La crise humanitaire qui frappe les populations déplacées du territoire de Kouamouth, dans la province du Maï-Ndombe, prend des proportions de plus en plus alarmantes. Face à ce drame humain largement sous-médiatisé, l’ONG Actions pour la Justice, le Développement et les Droits Humains (AJDDH) tire la sonnette d’alarme et interpelle directement la ministre d’État en charge des Affaires sociales, Actions humanitaires et Solidarité nationale.
Dans une correspondance officielle adressée à la cheffe du portefeuille humanitaire du gouvernement, l’AJDDH dénonce la dégradation rapide des conditions de vie de dizaines de milliers de personnes ayant fui les violences meurtrières attribuées aux milices Mobondo. Selon les données humanitaires consolidées par OCHA RDC en décembre 2025, plus de 280 000 personnes ont été contraintes d’abandonner leurs villages, leurs terres agricoles et leurs moyens de subsistance.
Une partie importante de ces déplacés internes a trouvé refuge à Bandundu-ville, notamment sur des sites de fortune comme le marché Malebo, transformé en camp improvisé. Mais sur place, la survie quotidienne relève d’un véritable parcours de combattant.

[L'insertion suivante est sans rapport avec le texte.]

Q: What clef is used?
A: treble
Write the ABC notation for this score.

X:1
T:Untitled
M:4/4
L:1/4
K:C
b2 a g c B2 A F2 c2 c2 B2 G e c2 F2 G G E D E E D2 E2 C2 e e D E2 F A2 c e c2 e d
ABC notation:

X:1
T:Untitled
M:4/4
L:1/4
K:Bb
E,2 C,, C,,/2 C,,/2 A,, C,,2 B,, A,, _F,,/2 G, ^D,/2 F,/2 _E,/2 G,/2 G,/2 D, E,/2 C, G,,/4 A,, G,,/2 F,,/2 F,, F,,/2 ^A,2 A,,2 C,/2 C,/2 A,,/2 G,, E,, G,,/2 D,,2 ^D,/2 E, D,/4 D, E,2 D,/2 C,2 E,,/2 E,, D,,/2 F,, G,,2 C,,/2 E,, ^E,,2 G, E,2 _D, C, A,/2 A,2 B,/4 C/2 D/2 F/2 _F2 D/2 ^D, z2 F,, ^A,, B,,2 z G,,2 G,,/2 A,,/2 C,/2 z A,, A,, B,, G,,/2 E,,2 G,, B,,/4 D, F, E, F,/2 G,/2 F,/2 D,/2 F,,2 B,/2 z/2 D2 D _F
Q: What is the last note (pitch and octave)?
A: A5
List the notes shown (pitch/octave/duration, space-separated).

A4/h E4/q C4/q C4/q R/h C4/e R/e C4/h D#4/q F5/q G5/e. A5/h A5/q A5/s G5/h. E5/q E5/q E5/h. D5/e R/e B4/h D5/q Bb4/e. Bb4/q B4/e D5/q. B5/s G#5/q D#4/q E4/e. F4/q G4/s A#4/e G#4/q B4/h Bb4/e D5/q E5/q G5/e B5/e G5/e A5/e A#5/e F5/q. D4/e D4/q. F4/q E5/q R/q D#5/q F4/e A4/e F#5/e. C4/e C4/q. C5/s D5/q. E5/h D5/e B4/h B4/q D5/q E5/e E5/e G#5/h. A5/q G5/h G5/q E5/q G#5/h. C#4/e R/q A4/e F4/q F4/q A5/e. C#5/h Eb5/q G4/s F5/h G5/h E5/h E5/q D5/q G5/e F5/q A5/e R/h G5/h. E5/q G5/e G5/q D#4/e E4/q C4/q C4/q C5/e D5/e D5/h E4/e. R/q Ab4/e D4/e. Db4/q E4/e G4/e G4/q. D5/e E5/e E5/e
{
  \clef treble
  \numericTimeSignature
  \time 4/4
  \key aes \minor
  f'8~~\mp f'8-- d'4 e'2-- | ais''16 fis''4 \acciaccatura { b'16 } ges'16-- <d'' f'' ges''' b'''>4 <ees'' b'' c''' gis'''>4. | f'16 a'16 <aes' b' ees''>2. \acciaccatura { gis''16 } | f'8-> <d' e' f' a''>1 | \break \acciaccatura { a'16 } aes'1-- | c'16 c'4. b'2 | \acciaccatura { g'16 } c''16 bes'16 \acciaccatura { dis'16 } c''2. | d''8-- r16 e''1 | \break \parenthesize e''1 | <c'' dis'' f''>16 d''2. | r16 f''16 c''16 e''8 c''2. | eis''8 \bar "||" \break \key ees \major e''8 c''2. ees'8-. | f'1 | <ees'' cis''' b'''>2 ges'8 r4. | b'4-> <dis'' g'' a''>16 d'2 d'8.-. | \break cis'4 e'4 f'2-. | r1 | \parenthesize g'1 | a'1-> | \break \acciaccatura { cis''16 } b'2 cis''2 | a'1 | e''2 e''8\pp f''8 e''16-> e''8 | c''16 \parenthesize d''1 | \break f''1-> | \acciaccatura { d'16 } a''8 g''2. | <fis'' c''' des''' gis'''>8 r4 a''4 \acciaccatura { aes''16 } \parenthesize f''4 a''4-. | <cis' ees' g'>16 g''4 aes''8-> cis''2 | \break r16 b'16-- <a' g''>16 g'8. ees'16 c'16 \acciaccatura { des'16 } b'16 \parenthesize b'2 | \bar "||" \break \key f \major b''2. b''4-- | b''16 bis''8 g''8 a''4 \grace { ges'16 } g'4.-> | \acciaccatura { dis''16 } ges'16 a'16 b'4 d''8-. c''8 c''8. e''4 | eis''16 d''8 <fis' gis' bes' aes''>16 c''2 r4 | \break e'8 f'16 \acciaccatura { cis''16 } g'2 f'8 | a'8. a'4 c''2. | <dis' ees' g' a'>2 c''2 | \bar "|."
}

Une détresse sanitaire et nutritionnelle aiguë
Les constats dressés par l’AJDDH, appuyés par des témoignages d’acteurs locaux et des enquêtes de médias nationaux crédibles, dont Actualité.cd (12 janvier 2026), font état d’une situation humanitaire extrêmement préoccupante. Les déplacés vivent sans accès régulier à l’eau potable, à une alimentation suffisante ni à des soins de santé de base.
L’absence quasi totale de latrines et d’infrastructures sanitaires expose particulièrement les enfants, les femmes enceintes et les personnes âgées à des risques élevés d’épidémies et de malnutrition. Une situation qui constitue, selon l’ONG, une violation manifeste de l’article 47 de la Constitution, garantissant le droit à la santé pour tous les citoyens.
Insécurité persistante et impossibilité de retour
À cette détresse s’ajoute une vulnérabilité permanente. L’activisme persistant des milices Mobondo, notamment le long de la RN17 et dans plusieurs zones du territoire de Kouamouth, empêche tout retour volontaire des populations déplacées vers leurs villages d’origine. Cette insécurité prolongée porte atteinte aux droits fondamentaux à la sécurité, à la propriété privée et à la libre circulation des personnes.
Une réponse étatique jugée insuffisante
L’AJDDH pointe également une réponse étatique largement en deçà de l’ampleur de la crise. Malgré les alertes répétées des autorités locales du Kwilu et de la société civile, l’ONG constate l’absence d’un plan national de réponse humanitaire structuré, visible et coordonné. Une carence qui contrevient, selon elle, aux obligations de l’État prévues par l’article 52 de la Constitution, relatif à la protection et à l’assistance des populations vulnérables.
Appel à une action urgente
Au nom du respect de la vie humaine consacré par l’article 16 de la Constitution, l’AJDDH exhorte la ministre d’État à agir sans délai. Parmi les mesures urgentes recommandées figurent le déploiement d’une mission interministérielle d’urgence pour la distribution de vivres et de kits sanitaires sur l’axe Bandundu-Kouamouth, ainsi qu’une meilleure coordination avec les partenaires humanitaires internationaux afin d’ériger cette crise au rang des priorités humanitaires nationales.
Alors que des milliers de familles survivent dans des conditions indignes, cette interpellation remet au centre du débat la responsabilité de l’État congolais face à l’une des crises humanitaires les plus graves et les plus silencieuses du pays. Le temps presse, et chaque jour d’inaction aggrave un peu plus la souffrance des populations déplacées.